Studies were conducted to characterize the tospovirus causing the bud necrosis disease of tomato in Kerala. The characteristic symptoms observed were, necrotic ring spots on leaves and severe necrosis, death of the emerging buds, stem necrosis and concentric yellow colored rings on fruits. Host range studies were conducted and the virus was found to infect members of family Chenopodiaceae, Solanaceae, Fabaceae, and Cucurbitaceae. The virus was efficiently transmitted by mechanical means using 0.01 M phosphate buffer (pH 7.2) containing 0.1 per cent 2-mercaptoethanol. No seed transmission was recorded. However successful graft transmission was observed.

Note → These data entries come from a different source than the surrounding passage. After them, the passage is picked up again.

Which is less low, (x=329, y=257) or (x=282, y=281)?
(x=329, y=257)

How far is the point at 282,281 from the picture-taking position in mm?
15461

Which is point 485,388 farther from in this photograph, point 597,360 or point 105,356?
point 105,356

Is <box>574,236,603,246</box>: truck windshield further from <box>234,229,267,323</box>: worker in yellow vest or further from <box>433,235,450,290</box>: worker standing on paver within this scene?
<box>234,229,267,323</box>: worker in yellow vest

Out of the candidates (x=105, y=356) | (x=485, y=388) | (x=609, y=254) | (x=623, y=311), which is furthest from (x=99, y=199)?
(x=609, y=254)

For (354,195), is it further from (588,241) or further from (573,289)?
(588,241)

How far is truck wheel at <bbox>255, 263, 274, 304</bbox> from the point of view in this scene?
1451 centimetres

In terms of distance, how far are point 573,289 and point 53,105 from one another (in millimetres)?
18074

The virus recorded a DEP in the range of 10-3 to 10- 4 , TIP of 50 oC to 55 oC, and LIV of 8 h at room temperature (28±2oC) and 24 h at 80C. The carbohydrate levels in inoculated plants were lower compared to the uninoculated tomato plants. Similarly the content of chlorophyll a, b and total chlorophyll were also lower in inoculated tomato plants. The phenol content was found to be more in inoculated plants. There was an increase in protein content in inoculated plants compared to the healthy plants. In case of inoculated plants the activity of the defense related enzymes were higher than the control plants. Protein profile of tospovirus infected tomato plants using SDS - PAGE showed three extra novel proteins with molecular weights of 28, 15 and 12 kDa respectively. Isozyme analysis of PPO produced three isoforms in both healthy and inoculated plants with relative mobility (Rm) values of 0.60 and 0.77. The activity of the two isoforms were more in the inoculated plants. The virus causing bud necrosis disease in tomato was confirmed as tospo virus by serological analysis such as ELISA and DIBA. The virus isolate showed close relationship with WSMV. The virus was also detected using PCR and an amplicon of size 800 bp was obtained using primer specific to tospovirus. The meristem from the infected tomato plants were regenerated into plantlets and were tested for the presence of the virus by subjecting it to DAC- ELISA. The absorbance of the plantlet regenerated from healthy and infected meristem were found to be 0.13 and 0.12 respectively which was on par with the healthy field sample but much lower than that of the infected field sample which was used as the positive control which recorded an absorbance of 0.81.